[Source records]
-.-.-

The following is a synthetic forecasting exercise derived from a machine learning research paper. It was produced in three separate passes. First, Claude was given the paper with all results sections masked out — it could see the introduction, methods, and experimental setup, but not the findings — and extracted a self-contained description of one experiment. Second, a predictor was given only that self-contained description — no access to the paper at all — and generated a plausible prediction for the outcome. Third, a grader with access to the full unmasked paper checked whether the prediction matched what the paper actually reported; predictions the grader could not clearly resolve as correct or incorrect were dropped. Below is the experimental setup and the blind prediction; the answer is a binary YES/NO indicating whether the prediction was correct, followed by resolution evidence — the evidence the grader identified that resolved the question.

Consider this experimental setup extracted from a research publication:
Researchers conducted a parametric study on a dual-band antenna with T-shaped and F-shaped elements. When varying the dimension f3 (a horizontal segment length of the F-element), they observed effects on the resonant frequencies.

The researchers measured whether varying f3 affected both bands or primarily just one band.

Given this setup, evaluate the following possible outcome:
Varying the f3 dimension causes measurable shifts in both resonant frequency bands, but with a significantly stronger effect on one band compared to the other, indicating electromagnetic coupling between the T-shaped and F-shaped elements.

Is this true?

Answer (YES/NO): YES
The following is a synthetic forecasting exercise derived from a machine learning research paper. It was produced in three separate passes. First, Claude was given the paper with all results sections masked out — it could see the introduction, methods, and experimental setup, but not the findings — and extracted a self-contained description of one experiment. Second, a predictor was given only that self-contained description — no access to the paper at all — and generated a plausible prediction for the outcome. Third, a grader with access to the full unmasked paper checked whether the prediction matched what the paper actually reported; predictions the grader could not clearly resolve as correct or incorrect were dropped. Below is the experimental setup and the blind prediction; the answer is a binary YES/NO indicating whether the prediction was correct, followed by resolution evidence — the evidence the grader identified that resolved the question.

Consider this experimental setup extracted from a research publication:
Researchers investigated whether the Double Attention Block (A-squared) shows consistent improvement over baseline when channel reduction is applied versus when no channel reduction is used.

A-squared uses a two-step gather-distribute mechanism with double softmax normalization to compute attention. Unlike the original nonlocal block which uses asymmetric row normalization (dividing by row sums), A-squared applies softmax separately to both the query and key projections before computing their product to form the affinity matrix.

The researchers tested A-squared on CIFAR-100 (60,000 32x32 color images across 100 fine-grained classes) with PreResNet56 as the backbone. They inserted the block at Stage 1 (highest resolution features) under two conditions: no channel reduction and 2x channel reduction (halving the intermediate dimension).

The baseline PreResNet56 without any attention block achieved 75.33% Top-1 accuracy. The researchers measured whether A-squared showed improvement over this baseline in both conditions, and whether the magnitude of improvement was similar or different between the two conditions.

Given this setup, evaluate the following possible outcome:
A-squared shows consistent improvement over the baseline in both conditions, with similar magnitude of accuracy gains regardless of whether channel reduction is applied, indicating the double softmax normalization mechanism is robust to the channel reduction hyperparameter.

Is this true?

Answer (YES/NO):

-.-.-

_Work order_
Among the records, find the lines that contain "bands" and copy each of them.

_Exercise output_
The researchers measured whether varying f3 affected both bands or primarily just one band.
Varying the f3 dimension causes measurable shifts in both resonant frequency bands, but with a significantly stronger effect on one band compared to the other, indicating electromagnetic coupling between the T-shaped and F-shaped elements.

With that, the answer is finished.